Please copy out, word for word, the lines of the items below that start at the line containing "Within the photographed" and stop after the line containing "4. [113,255]".

__MATERIAL PROVIDED__:
▼
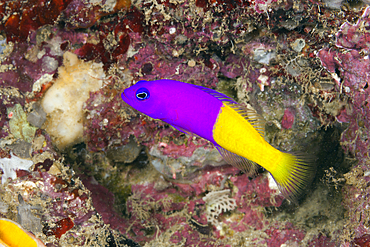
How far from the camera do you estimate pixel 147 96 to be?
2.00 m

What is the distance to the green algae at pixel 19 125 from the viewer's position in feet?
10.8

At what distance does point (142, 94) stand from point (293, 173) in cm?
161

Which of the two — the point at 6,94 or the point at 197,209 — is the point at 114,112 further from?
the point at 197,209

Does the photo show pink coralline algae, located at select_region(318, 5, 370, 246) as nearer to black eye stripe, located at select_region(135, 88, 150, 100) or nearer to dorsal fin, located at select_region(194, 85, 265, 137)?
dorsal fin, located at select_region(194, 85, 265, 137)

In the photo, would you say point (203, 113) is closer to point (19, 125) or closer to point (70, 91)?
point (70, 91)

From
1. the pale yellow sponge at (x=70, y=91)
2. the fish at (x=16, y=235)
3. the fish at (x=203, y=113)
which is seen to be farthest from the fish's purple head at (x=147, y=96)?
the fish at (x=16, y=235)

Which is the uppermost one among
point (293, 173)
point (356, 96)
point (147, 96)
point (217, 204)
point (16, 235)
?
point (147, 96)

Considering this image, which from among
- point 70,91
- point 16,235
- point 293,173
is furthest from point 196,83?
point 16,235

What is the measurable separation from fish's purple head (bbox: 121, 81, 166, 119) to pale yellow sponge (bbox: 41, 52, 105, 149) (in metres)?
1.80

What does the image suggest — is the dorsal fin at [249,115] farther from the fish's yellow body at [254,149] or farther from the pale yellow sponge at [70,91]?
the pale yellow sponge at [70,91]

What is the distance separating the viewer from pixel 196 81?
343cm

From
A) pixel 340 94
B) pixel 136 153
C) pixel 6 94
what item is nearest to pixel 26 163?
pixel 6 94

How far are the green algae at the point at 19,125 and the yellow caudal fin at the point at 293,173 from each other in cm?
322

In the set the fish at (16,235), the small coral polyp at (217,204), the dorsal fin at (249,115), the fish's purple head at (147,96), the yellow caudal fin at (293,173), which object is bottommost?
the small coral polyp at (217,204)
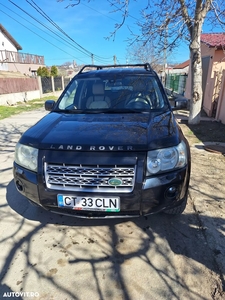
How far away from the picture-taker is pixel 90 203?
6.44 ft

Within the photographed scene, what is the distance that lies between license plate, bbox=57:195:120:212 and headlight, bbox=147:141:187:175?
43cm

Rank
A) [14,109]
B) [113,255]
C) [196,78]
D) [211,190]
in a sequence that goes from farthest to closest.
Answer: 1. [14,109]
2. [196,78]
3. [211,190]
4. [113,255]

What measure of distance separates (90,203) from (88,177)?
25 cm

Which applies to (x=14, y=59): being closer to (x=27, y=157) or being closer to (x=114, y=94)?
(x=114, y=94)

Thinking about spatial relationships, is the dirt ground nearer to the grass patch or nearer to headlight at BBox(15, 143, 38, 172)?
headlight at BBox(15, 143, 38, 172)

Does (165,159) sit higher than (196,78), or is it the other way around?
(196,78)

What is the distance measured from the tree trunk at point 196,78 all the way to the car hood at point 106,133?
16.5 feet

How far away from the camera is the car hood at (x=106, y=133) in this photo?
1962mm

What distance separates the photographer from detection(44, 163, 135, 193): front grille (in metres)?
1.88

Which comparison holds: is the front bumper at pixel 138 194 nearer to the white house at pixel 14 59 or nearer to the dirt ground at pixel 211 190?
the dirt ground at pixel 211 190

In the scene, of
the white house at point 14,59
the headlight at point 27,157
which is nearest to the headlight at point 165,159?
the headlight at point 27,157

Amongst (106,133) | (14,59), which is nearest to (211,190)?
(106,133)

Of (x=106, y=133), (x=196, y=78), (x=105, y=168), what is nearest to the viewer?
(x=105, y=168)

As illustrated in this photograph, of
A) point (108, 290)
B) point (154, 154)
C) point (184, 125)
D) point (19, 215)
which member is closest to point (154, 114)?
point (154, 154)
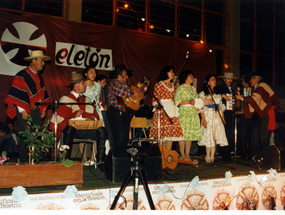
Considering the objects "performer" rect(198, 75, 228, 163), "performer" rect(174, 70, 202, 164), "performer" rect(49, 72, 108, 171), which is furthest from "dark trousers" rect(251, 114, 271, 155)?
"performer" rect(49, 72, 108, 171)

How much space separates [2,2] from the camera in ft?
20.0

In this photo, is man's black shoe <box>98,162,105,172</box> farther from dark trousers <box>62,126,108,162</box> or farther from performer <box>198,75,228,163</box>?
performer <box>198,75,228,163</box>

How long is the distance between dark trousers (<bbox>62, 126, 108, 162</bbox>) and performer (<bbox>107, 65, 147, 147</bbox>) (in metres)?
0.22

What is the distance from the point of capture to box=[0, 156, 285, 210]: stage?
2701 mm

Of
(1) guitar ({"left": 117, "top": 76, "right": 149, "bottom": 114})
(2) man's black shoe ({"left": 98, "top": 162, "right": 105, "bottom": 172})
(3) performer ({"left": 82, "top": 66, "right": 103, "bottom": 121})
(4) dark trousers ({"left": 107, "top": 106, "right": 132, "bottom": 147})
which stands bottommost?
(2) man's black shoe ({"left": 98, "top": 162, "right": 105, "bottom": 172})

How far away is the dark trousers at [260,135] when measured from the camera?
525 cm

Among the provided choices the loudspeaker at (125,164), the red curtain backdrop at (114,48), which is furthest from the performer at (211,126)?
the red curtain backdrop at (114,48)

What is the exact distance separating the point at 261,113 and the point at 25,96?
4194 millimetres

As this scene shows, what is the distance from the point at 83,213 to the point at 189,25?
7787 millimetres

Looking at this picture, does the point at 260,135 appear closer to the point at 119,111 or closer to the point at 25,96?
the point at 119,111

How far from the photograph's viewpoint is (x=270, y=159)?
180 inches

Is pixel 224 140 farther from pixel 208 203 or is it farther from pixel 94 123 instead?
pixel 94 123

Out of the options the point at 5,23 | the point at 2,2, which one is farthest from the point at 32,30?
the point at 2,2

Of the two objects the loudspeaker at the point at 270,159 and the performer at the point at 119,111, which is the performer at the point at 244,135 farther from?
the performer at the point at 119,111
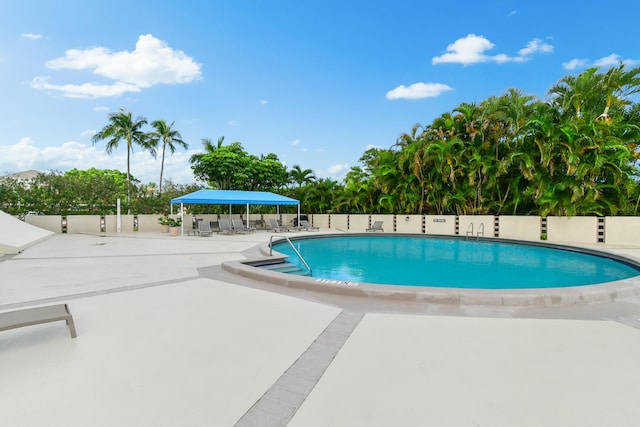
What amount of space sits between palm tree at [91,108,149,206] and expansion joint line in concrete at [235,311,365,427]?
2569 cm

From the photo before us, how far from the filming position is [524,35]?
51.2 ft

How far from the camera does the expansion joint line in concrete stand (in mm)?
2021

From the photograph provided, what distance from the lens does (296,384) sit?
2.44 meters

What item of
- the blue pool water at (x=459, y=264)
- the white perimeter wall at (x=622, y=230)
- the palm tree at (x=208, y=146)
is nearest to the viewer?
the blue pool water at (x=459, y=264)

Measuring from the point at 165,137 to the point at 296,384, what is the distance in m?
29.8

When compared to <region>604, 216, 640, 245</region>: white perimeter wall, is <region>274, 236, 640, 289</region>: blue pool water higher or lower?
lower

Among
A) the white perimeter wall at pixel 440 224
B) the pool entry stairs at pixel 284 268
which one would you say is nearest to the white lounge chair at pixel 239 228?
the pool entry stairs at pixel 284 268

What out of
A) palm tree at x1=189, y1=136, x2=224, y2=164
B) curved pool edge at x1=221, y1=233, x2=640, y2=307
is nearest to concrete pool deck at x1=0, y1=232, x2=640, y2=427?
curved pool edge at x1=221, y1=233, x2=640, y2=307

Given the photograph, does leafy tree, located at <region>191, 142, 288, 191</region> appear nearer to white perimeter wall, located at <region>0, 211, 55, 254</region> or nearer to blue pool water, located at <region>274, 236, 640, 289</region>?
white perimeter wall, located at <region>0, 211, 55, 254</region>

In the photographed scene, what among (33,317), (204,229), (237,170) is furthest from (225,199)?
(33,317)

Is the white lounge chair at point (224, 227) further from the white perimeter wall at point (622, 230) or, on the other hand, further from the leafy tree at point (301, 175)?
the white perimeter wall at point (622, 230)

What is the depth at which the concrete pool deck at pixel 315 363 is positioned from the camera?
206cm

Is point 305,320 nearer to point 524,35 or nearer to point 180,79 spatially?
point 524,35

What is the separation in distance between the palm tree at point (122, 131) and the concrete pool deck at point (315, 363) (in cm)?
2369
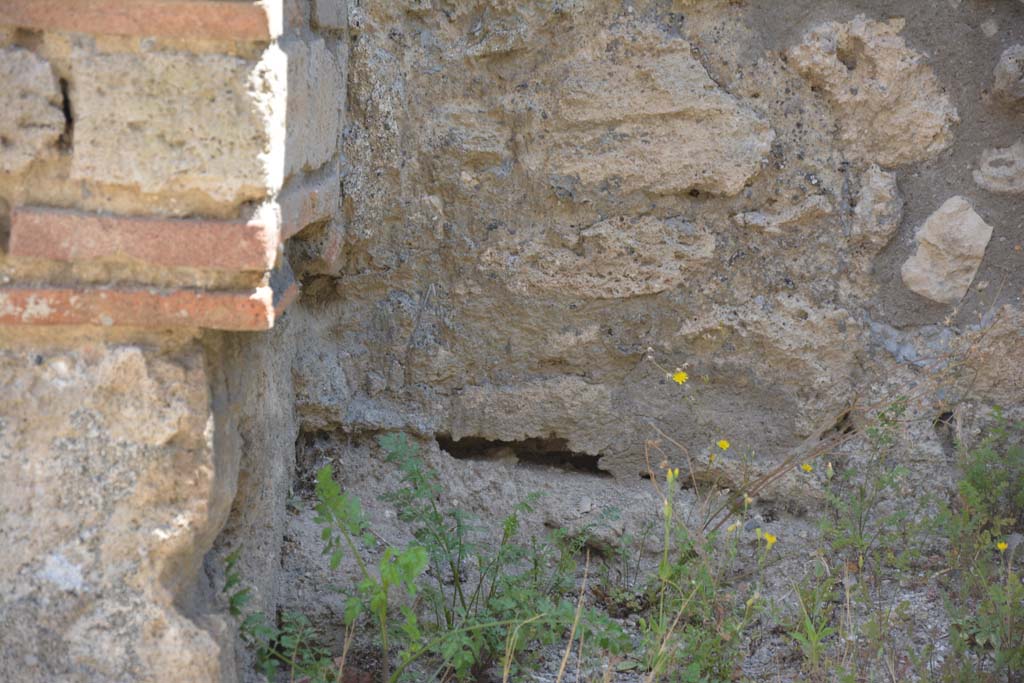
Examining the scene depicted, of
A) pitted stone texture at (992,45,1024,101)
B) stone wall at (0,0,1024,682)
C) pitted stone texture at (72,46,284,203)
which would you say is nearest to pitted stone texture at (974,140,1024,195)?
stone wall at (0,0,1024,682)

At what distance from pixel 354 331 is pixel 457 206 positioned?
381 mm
▲
__RESPONSE TO THE EXERCISE__:
Within the photographed scene, what is the distance that lies between license plate, bbox=57:195:120:212 and headlight, bbox=147:141:187:175?
43cm

Rank
A) [14,109]
B) [113,255]
C) [196,78]
D) [211,190]
in a sequence that goes from farthest to closest.
Answer: 1. [14,109]
2. [196,78]
3. [211,190]
4. [113,255]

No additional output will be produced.